10.00 Opening of Diamond Jubilee Nature Trail.
10.30 ‘Royal’ Teddy Bears Picnic.
11.00 Royal British Legion’ Mini Olympics’.
11.00 Open Doubles Tennis Tournament.
12.30 Judging of ‘The Great Clavering Bake-off, Village Hall
13.00 Grand Village Picnic
14.00 Open Bowls Tournament
14.00 Clavering Cricket Club v the Arkesden Cricket Club on Hill Green
15.00 Friendly Rounders Games
16.30 Traditional dancing in the village Hall.
18.00 Hog Roast and Barbeque available at Fox & Hounds, Public House.
This, after Clavering launched its activities yesterday with a Village Walk. By all accounts the village managed to stage most of the programme are one or two events were simply not possible in the pouring rain, but others took place in the shelter of farm barns.
As a nice touch the local Parish Council are giving every child up to the age of 11, who resides in the village, a Diamond Jubilee Commemoratives Mug.
Needless to say it was not possible for Alice and I to participate in any event, village events but did the next best thing and watched the flotilla of 1000 boats and ships pass up and down the Thames, on television.
The Queen’s new boat, built to commemorate the event, with its proliferation of gold gilding justified its central role. Fortunately, the rain held off until majority of the procession of little boats, had passed the Queens barge and then in true British style, the skys opened and it bucketted down.
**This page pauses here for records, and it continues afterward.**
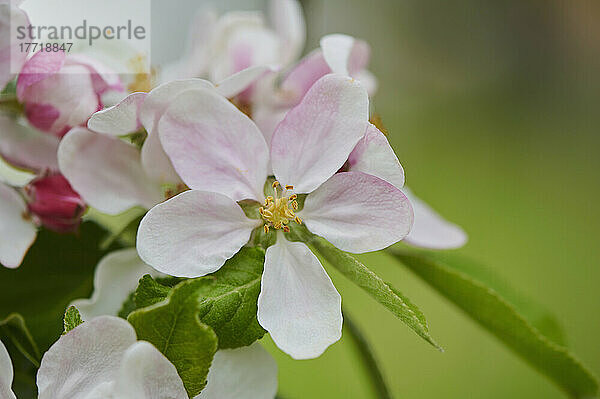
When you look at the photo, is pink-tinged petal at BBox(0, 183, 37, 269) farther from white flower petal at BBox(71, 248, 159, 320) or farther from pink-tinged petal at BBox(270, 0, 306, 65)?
pink-tinged petal at BBox(270, 0, 306, 65)

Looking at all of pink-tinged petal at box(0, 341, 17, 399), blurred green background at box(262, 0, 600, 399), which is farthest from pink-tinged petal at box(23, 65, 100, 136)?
blurred green background at box(262, 0, 600, 399)

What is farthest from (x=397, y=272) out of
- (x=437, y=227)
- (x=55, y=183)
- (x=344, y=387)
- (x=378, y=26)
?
(x=378, y=26)

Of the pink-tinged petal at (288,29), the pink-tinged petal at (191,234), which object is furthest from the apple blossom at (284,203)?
the pink-tinged petal at (288,29)

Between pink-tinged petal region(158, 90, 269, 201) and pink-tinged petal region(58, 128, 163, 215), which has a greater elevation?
pink-tinged petal region(158, 90, 269, 201)

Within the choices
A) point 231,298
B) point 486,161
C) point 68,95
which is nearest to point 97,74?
point 68,95

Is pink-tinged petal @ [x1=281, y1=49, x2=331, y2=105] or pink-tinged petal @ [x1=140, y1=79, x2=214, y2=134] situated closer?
pink-tinged petal @ [x1=140, y1=79, x2=214, y2=134]

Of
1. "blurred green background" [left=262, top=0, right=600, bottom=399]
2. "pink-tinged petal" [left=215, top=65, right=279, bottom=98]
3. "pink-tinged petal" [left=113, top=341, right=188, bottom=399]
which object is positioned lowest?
"blurred green background" [left=262, top=0, right=600, bottom=399]

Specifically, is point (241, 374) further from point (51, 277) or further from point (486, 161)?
point (486, 161)

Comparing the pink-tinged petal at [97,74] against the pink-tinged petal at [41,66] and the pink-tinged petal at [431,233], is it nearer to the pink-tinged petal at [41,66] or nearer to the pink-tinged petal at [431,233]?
the pink-tinged petal at [41,66]
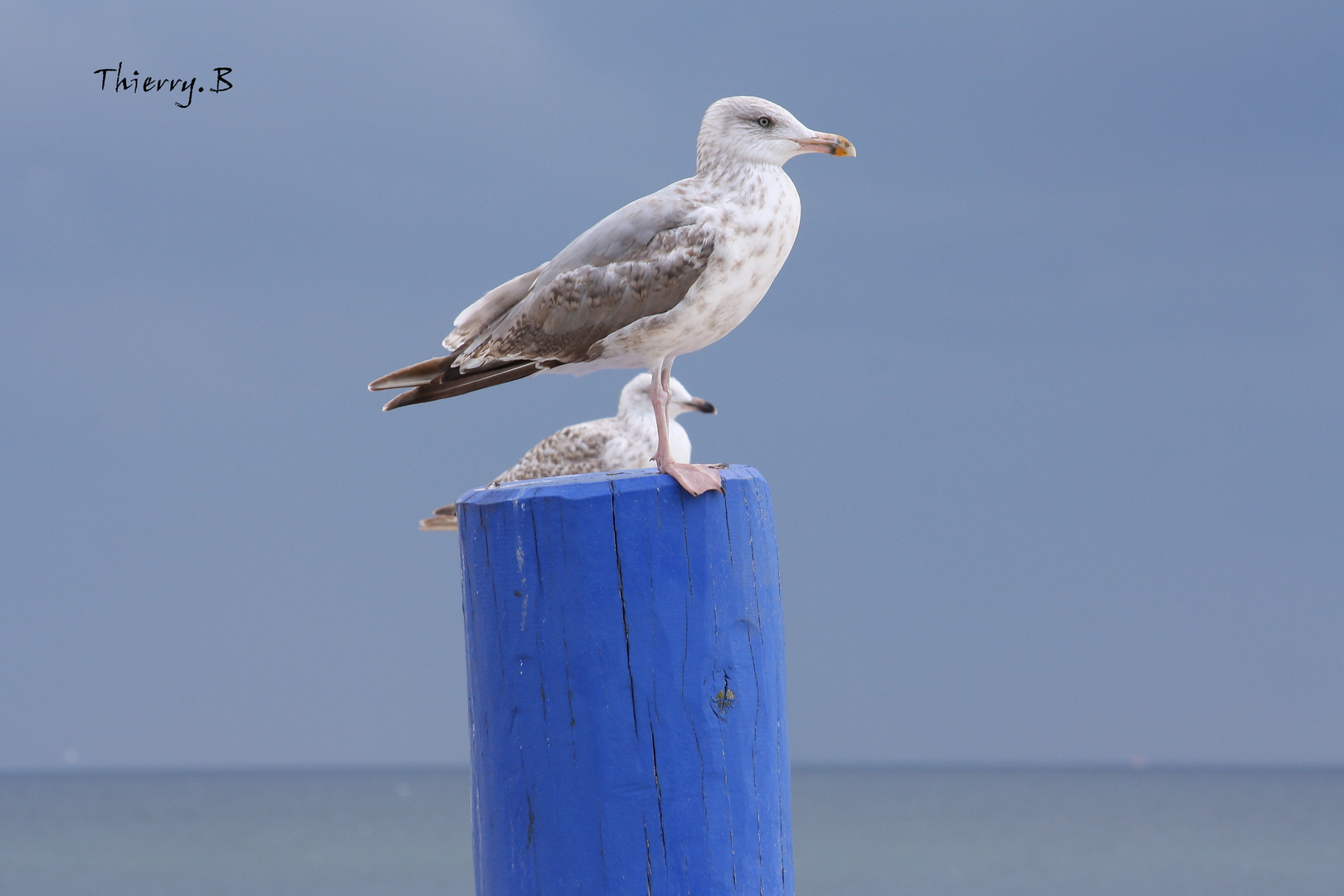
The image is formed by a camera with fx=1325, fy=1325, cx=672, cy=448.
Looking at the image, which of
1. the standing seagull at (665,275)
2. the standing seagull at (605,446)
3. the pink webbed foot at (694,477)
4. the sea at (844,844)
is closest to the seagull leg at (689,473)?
the pink webbed foot at (694,477)

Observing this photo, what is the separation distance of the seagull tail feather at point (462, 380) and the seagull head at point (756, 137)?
0.85 meters

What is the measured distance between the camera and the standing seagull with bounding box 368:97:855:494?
396cm

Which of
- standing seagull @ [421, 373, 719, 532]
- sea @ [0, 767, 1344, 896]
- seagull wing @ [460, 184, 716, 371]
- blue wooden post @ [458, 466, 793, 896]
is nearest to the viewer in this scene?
blue wooden post @ [458, 466, 793, 896]

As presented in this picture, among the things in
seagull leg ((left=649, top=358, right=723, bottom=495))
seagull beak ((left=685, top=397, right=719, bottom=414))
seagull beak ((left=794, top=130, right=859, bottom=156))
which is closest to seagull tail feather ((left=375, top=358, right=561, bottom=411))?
seagull leg ((left=649, top=358, right=723, bottom=495))

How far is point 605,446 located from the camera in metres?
7.52

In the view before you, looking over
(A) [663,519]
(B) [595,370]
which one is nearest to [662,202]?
(B) [595,370]

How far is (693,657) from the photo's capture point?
2967mm

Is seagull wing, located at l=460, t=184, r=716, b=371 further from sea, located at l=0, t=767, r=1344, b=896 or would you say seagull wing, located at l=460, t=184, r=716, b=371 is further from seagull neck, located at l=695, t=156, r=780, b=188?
sea, located at l=0, t=767, r=1344, b=896

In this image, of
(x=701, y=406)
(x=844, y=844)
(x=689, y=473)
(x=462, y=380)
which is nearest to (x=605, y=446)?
(x=701, y=406)

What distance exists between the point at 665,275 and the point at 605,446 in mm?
3621

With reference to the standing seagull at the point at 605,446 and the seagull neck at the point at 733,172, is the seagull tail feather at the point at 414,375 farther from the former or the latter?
the standing seagull at the point at 605,446

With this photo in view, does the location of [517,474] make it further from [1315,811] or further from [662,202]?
[1315,811]

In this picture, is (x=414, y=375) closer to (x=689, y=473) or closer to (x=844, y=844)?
(x=689, y=473)

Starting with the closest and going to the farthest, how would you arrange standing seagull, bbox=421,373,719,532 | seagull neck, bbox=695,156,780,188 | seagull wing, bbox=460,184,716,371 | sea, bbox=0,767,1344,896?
1. seagull wing, bbox=460,184,716,371
2. seagull neck, bbox=695,156,780,188
3. standing seagull, bbox=421,373,719,532
4. sea, bbox=0,767,1344,896
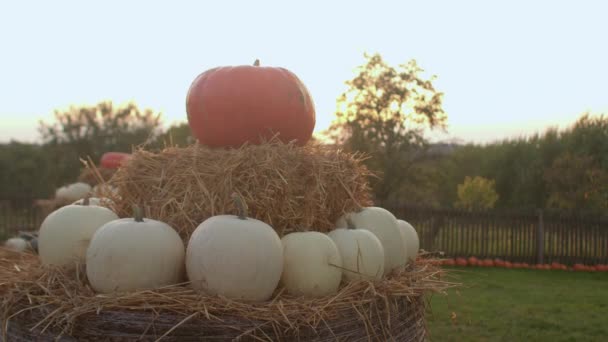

Only disappointment was the music. We had expected yesterday a more dominant role. Sadly, we could not really hear the music or the bells. 20 members of the The Royal Philharmonic Orchestra were engaged in play, predictably predictably amongst other things, Handel’s Water Music written for 400 years ago for a similar River pageant ever I alarmed George I.
One of the highlights of the modern-day pageant, was the raising of the drawbridge on Tower Bridge to its maximum vertical height 80°, in salute to the Queen.
Before all these excitements had started, my brother-in-law John Garton Jones and wife Anne, dropped in mid-morning for coffee but did not stay long as their visit was cut short by the arrival of my 12 o’clock carer. I’m glad to say that John, 80 looked in pretty good shape, as indeed did Anne, who is a mere 10 years younger. They generously brought me a bottle of champagne, I think the word has got out about this being my favourite tipple and I shall do nothing to dissuade friends and family who wish to perpetuate this, fast, becoming a legend.
Having had our fill of the Diamond Anniversary Celebrations for one day, we watched a couple of hours of television before retiring. Having said that, I’m sure, in earlier days, we would have been delighted to have joined, a great number of other villagers, who enjoyed the Hog Roast at The Fox and Hounds.